Mer Tyrosine Kinase (MERTK), also referred to as c-mer, MER, Proto-oncogene c-Mer, Receptor Tyrosine Kinase MerTK, Tyrosine-protein Kinase Mer, STK Kinase, RP38, or MGC133349, is a member of the TAM family of receptor tyrosine kinases, which also include AXL and TYRO3 kinases. MERTK transduces signals from the extracellular space via activation by binding of ligands, most notably Gas-6, a soluble protein. Gas-6 binding to MERTK induces autophosphorylation of MERTK on its intracellular domain, resulting in downstream signal activation (Cummings C T et al., (2013) Clin Cancer Res 19: 5275-5280; Verma A et al., (2011) Mol Cancer Ther 10: 1763-1773).
The MERTK receptor exists in both membrane bound and soluble forms. The extracellular domain can be cleaved to generate a soluble extracellular domain, which is hypothesized to act as a decoy receptor to negatively regulate MERTK receptor activation on cells by reducing the ability and/or availability of soluble Gas-6 ligand to bind membrane-bound MERTK (Sather S et al., (2007) Blood 109: 1026-1033). As a result MERTK has dual roles related to cancer progression, angiogenesis, and metastasis. On the one hand, Gas-6 activation of MERTK on endothelial cells results in inhibition of endothelial cell recruitment by cancer cells in a co-culture system. Endothelial recruitment is a key feature of cancer cells that allows for tumor angiogenesis, tumor growth, and metastasis. However, on the other hand, MERTK plays an opposite role in cancer cells, where its over-expression leads to increased metastasis, likely by releasing cleaved MERTK to generate soluble MERTK extracellular domain protein as a decoy receptor. Thus, tumor cells secrete a soluble form of the extracellular MERTK receptor that acts as a decoy receptor to reduce the ability (and/or availability) of soluble Gas-6 ligand to activate MERTK on endothelial cells, ultimately leading to endothelial recruitment, angiogenesis, and cancer progression (Png K J et al., (2012) Nature 481: 190-194).

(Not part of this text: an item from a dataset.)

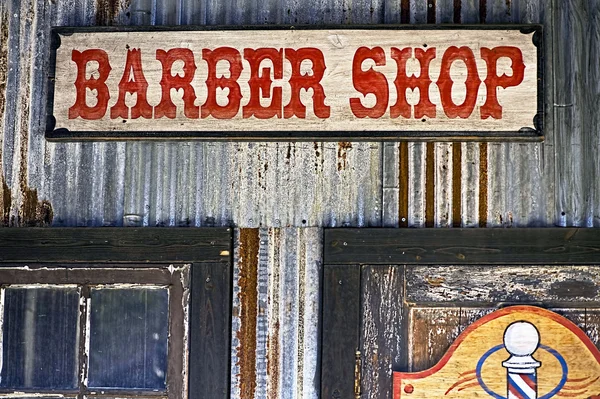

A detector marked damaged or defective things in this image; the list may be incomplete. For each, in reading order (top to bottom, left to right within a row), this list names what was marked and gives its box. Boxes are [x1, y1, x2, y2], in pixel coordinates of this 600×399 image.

Historically, there have been efforts to generate inhibitors, but not activators, of MERTK for the treatment of cancer (e.g., compound UNC1062, a potent small molecule MERTK inhibitor developed as an anticancer compound), because MERTK was thought to solely function as an oncogene (Liu J et al., (2013) Eur J Med Chem 65: 83-93; Cummings C T et al., (2013) Clin Cancer Res 19: 5275-5280; Verma A et al., (2011) Mol Cancer Ther 10: 1763-1773). Given the dual role of MERTK in cancer cells and endothelial cells, treatment with a molecule that generally results in MERTK activation (e.g., on both endothelial cells and cancer cells) could result in increased endothelial cell recruitment and metastasis. However, a compound that activates MERTK signaling on endothelial cells but not cancer cells would potentially be an attractive therapeutic for tumor angiogenesis and metastasis.
Thus, there is a need for antibodies that specifically bind to MERTK and agonize MERTK signaling on endothelial cells.